So what does genAI offer over that, other than complexity? You still have to talk to the genAI models in a particular way so that they parse out what you want them to parse out; they still make mistakes; and they can play loose and free with facty things, like names and numbers (which are the bits you want to be right).

For all the talk of genAI’n’agents’n’all that b****ks, where are the benefits now over what was pretty much equally possible then?

Getting Lost In LLM-Supported Coding

I hate satnav. I really hate it. I see the utility in the last mile getting to somewhere new, but for route planning, it sucks.

The US techbros may think all roads are 6 lane dual carriageways, but in the UK we have more than our fair share of single track, green centreline roads, and a route suggestion made on the basis it is predicted to be two minutes quicker over two hours, by taking a trek over hill and dale on very single lane roads with a close correspondence to rally gravel stages, rather than than major trunk roads and motorways, is generally a bad idea.
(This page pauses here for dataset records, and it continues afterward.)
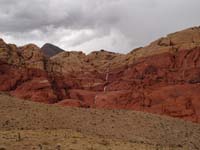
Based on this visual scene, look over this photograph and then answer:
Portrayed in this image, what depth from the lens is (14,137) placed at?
28.8 m

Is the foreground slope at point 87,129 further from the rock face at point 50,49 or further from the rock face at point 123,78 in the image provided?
the rock face at point 50,49

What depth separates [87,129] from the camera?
38250mm

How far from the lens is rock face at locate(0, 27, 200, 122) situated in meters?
61.8

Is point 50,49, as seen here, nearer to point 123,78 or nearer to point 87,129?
point 123,78

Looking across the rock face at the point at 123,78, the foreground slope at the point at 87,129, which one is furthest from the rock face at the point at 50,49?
the foreground slope at the point at 87,129

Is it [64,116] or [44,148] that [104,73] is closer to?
[64,116]

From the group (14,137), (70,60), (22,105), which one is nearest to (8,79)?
(70,60)

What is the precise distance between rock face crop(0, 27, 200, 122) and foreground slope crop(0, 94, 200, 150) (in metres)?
13.2

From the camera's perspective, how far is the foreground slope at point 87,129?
3008cm

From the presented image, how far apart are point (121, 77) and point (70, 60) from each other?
12718mm

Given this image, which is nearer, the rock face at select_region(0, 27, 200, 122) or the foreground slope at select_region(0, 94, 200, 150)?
the foreground slope at select_region(0, 94, 200, 150)

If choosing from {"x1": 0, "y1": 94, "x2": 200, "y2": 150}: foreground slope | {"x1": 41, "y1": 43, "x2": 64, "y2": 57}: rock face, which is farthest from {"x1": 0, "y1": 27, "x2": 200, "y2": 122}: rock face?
{"x1": 41, "y1": 43, "x2": 64, "y2": 57}: rock face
I f***king hate it. I f***king hate the way the solid line, bold blue route occludes the colour of the road it suggests. Why not do blue dots, so you can see the route is being suggested on a single lane white road or a motorway? Why not give me the option of a routeplan than minimises the number of road numbers on the route? Why not give me an option to avoid the use of minor class roads (just a quick diversion down a 1 in 4, across a ford, and back up a 1 in 3 to save a predicted one minute en route versus staying on a major road and going down to the bridge) except at the start at and the end of the journey?

I f***king hate it.

I hate the way that people who use it have no idea where they are or where they are heading next. In the UK, I suspect the majority of most routes can be given by a couple of fiddly bits at the start and the end, and then a list of towns and, if necessary, villages, that are likely to be signposted. I do not want a shortcut that involves turning left into a housing estate to give me a 2 minute time saving and get me lost in an urban hellscape, when I could follow the main road signs to BigTown. I do not want a route through tiny forest roads with no signs to save me a minute going to the motorway which is clearly signed and pretty much guaranteed to use major roads.
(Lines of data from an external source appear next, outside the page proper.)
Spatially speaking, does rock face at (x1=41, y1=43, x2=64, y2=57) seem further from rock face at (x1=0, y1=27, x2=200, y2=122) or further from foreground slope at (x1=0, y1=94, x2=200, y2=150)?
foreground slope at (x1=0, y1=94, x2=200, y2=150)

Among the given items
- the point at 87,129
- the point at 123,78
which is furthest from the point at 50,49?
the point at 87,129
By listening to the route and following the instructions, folk ignore the signs, have no memory of features to help them on the way out or on a return journey, have no sense of where they are or where they are going.

I f***king hate it.

And that, I think, is what coding using LLMs is going to be like for a lot of people.

As an experiment, I tried using various code tools yesterday as I think folk blindly listen to GPS, letting it “guide” me through a development thing; and whilst at first it seemed productive, I was soon completely lost, had no idea what was going on, where the solution might, or what the code that kept being generated in response to the emergent error messages I kept receiving as I ran the code, was supposed to do.
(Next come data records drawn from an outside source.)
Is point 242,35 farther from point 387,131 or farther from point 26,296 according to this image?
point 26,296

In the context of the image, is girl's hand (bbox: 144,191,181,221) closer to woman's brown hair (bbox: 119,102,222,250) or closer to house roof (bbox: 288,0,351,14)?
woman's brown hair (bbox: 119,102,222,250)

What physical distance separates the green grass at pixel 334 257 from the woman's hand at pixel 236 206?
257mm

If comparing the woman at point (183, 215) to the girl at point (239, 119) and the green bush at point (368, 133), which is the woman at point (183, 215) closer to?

After several hours of floundering, I realised I felt like I do when following satnav routes: I was completely lost, at times thought I could see signs that pointed me to a place that I knew was probably on the way, and had no real sense of why some suggestions were being made rather than others. “Here, have this piece of code”, that is the equivalent of veering off on a diagonal through a housing estate rat run, rather than following the main road, going straight down to the traffic lights, and then turning right.

I know, when forced to follow satnav routes, how angry I get at their stupidity. I know how lost I get, clueless as to where we are, or where we are going, because the last 17 instructions were of the form “in a hundred yards, take the second left down Lesser Pidlington Street, take the third exit onto New Old Street” when a simple “follow the signs to Manchester” would have worked equally well.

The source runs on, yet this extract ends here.